The exercise
Please render every line of the records below as a Markdown table with the columns Number and Entry, numbering the rows and skipping blank lines. Leave the pictures out of the table.
####
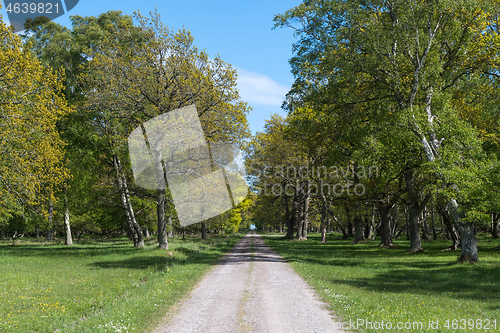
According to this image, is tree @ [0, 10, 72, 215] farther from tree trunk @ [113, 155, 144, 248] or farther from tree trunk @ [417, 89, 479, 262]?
tree trunk @ [417, 89, 479, 262]

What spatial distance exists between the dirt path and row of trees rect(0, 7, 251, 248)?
12257mm

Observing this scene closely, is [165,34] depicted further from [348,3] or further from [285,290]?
[285,290]

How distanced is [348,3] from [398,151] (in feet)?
33.7

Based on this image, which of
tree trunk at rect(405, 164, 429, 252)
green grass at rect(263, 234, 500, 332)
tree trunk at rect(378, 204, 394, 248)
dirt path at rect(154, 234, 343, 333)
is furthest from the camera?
tree trunk at rect(378, 204, 394, 248)

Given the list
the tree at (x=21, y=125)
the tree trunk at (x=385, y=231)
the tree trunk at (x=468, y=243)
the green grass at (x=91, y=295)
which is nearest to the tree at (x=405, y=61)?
the tree trunk at (x=468, y=243)

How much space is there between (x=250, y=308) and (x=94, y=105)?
19.6 metres

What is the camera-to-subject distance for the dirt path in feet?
27.4

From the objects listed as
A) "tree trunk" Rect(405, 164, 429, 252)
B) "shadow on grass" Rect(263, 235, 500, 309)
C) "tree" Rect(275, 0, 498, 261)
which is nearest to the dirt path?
"shadow on grass" Rect(263, 235, 500, 309)

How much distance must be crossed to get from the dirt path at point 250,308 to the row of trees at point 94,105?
12.3m

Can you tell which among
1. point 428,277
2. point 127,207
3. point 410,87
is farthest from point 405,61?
point 127,207

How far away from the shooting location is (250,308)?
10.1 metres

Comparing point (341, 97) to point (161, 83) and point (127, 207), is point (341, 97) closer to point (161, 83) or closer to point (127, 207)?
point (161, 83)

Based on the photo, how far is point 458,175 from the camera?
1711 cm

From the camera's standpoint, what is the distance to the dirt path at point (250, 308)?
834 cm
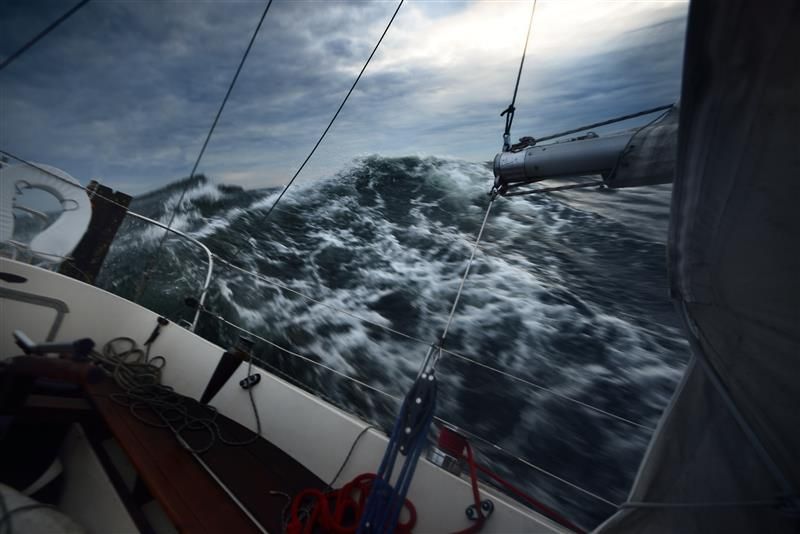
####
Full answer
| Number | Entry |
|---|---|
| 1 | According to this image, is tree @ [0, 10, 72, 215] farther from tree trunk @ [113, 155, 144, 248] or farther from tree trunk @ [417, 89, 479, 262]? |
| 2 | tree trunk @ [417, 89, 479, 262] |
| 3 | What spatial distance exists between the dirt path and row of trees rect(0, 7, 251, 248)? |
| 4 | 12257mm |
| 5 | Observing this scene closely, is [165,34] depicted further from [348,3] or further from [285,290]? |
| 6 | [285,290] |
| 7 | How distanced is [348,3] from [398,151] (in feet)? |
| 8 | 33.7 |
| 9 | Based on this image, which of |
| 10 | tree trunk at rect(405, 164, 429, 252) |
| 11 | green grass at rect(263, 234, 500, 332) |
| 12 | tree trunk at rect(378, 204, 394, 248) |
| 13 | dirt path at rect(154, 234, 343, 333) |
| 14 | is furthest from the camera? |
| 15 | tree trunk at rect(378, 204, 394, 248) |
| 16 | Given the list |
| 17 | the tree at (x=21, y=125) |
| 18 | the tree trunk at (x=385, y=231) |
| 19 | the tree trunk at (x=468, y=243) |
| 20 | the green grass at (x=91, y=295) |
| 21 | which is nearest to the tree at (x=405, y=61)? |
| 22 | the tree trunk at (x=468, y=243) |
| 23 | How much space is there between (x=250, y=308) and (x=94, y=105)? |
| 24 | 19.6 metres |
| 25 | What is the camera-to-subject distance for the dirt path in feet? |
| 26 | 27.4 |
| 27 | From the objects listed as |
| 28 | A) "tree trunk" Rect(405, 164, 429, 252) |
| 29 | B) "shadow on grass" Rect(263, 235, 500, 309) |
| 30 | C) "tree" Rect(275, 0, 498, 261) |
| 31 | which is nearest to the dirt path? |
| 32 | "shadow on grass" Rect(263, 235, 500, 309) |
| 33 | How much distance must be crossed to get from the dirt path at point 250,308 to the row of trees at point 94,105? |
| 34 | 12.3m |
| 35 | Can you tell which among |
| 36 | 1. point 428,277 |
| 37 | 2. point 127,207 |
| 38 | 3. point 410,87 |
| 39 | is farthest from point 405,61? |
| 40 | point 127,207 |
| 41 | How far away from the shooting location is (250,308)? |
| 42 | 10.1 metres |
| 43 | Comparing point (341, 97) to point (161, 83) and point (127, 207), is point (341, 97) closer to point (161, 83) or closer to point (127, 207)? |
| 44 | point (161, 83) |
| 45 | Based on the photo, how far is point 458,175 from the camera? |
| 46 | 1711 cm |
| 47 | From the camera's standpoint, what is the distance to the dirt path at point (250, 308)? |
| 48 | 834 cm |